▶ Task description: Please rewrite all the entries below, replacing "camera" with "viewer" and keeping everything else the same.

[Stored entries]
+ + + + + + +

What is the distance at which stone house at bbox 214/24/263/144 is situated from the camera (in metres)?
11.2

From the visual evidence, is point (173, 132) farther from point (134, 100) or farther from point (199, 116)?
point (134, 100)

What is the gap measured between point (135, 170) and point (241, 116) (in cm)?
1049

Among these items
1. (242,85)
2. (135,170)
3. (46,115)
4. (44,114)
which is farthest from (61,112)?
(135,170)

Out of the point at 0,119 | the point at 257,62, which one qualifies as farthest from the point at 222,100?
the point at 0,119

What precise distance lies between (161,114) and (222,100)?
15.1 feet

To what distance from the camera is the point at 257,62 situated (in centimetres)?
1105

+ + + + + + +

▶ Result of this task:
What is the distance at which stone house at bbox 214/24/263/144 is situated from the viewer (in metres)?
11.2

From the visual evidence, is point (173, 132) farther from point (134, 100) or farther from point (199, 116)?
point (134, 100)

What is the gap measured between point (135, 170) and point (241, 116) (in cm)?
1049

Among these items
1. (242,85)
2. (135,170)
3. (46,115)
4. (44,114)
which is farthest from (61,112)?
(135,170)

Out of the point at 0,119 | the point at 257,62, which one qualifies as farthest from the point at 222,100?
the point at 0,119

What precise distance lies between (161,114) and (222,100)?
15.1 feet

To what distance from the viewer is the point at 257,62 situated (in centimetres)?
1105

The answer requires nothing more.